Client Updates / March 01, 2026

Written by: Haim RaviaDotan Hammer

The U.S. Supreme Court granted certiorari in Salazar v. Paramount Global, agreeing to resolve a deepening circuit split over who qualifies as a “consumer” under the Video Privacy Protection Act (VPPA). The VPPA, enacted in 1988 following the publication of Supreme Court nominee Robert Bork’s video rental records, prohibits “video tape service providers” from knowingly disclosing “personally identifiable information” concerning their “consumers” without informed, written consent. The statute authorizes liquidated damages of $2,500 per violation, a provision that has fueled a significant volume of class action litigation in recent years.

The case arises from allegations by plaintiff Michael Salazar that Paramount, through its college sports website 247Sports.com, used Meta’s pixel tracking technology to transmit his Facebook ID and video viewing history to Meta without his consent. Salazar had subscribed to the website’s free email newsletter but did not subscribe to any audiovisual content. The U.S. District Court for the Middle District of Tennessee dismissed the complaint, and the Sixth Circuit affirmed, holding that Salazar was not a VPPA “consumer” because he subscribed only to a newsletter and not to audiovisual goods or services.

The question presented is whether the statutory phrase “goods or services from a video tape service provider,” as used in the VPPA’s definition of “consumer,” refers to all of a video tape service provider’s goods or services or only to its audiovisual goods or services. The federal circuits are sharply divided. The Sixth Circuit and D.C. Circuit have adopted a narrow interpretation, holding that a person qualifies as a VPPA consumer only when subscribing to goods or services in the nature of video cassette tapes or similar audiovisual materials. The D.C. Circuit has gone further still, ruling that even consuming audiovisual materials is insufficient unless the disclosed viewing history pertains to the same videos the individual purchased, rented, or subscribed to.

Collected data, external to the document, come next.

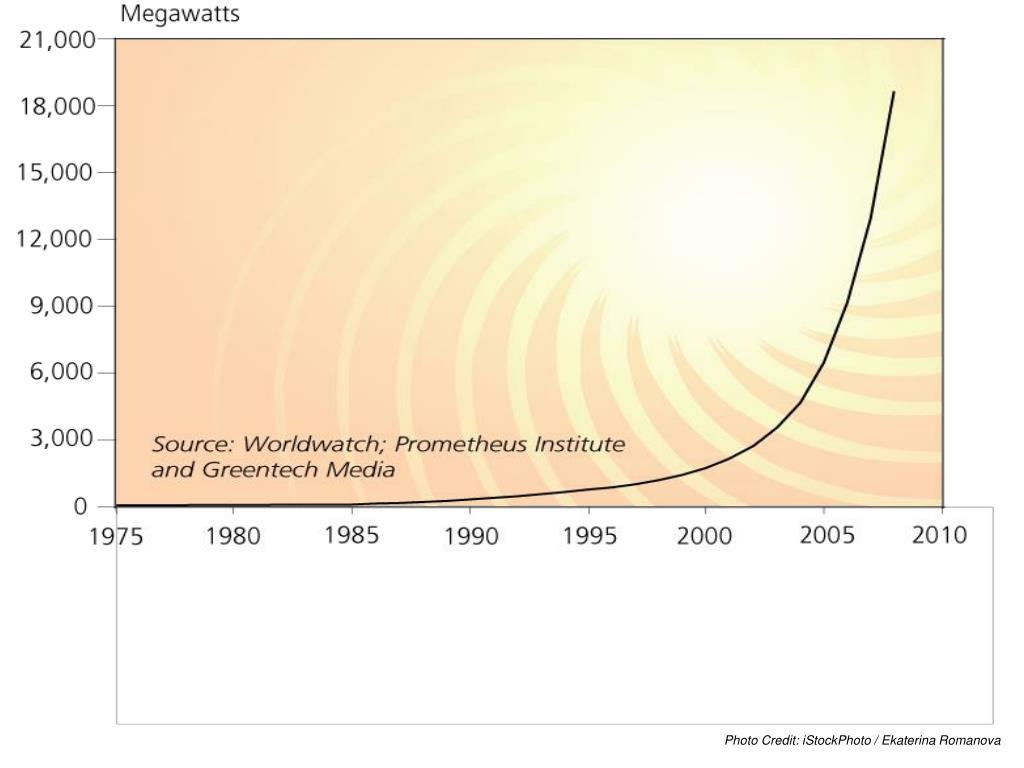 Megawatts

21,000
18,000
15,000
12,000
9,000
6,000
3,000
0

Source: Worldwatch; Prometheus Institute and Greentech Media

1975 1980 1985 1990 1995 2000 2005 2010

Photo Credit: iStockPhoto / Ekaterina Romanova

In contrast, the Second Circuit and the Seventh Circuit have adopted a broad reading, holding that the VPPA covers anyone who rents, purchases, or subscribes to any good or service from an entity that provides video content, even if the subscription itself is unrelated to audiovisual material. Under this interpretation, subscribing to a free email newsletter from a company that also offers video content would be sufficient to confer VPPA consumer status.

The Supreme Court’s decision carries significant implications for the digital media landscape. A broad reading of “consumer” would substantially expand VPPA exposure for companies that make video content available alongside unrelated products or services, potentially subjecting routine analytics and advertising practices to statutory damages claims. A narrow reading would curtail the recent wave of VPPA class actions targeting websites with embedded video content.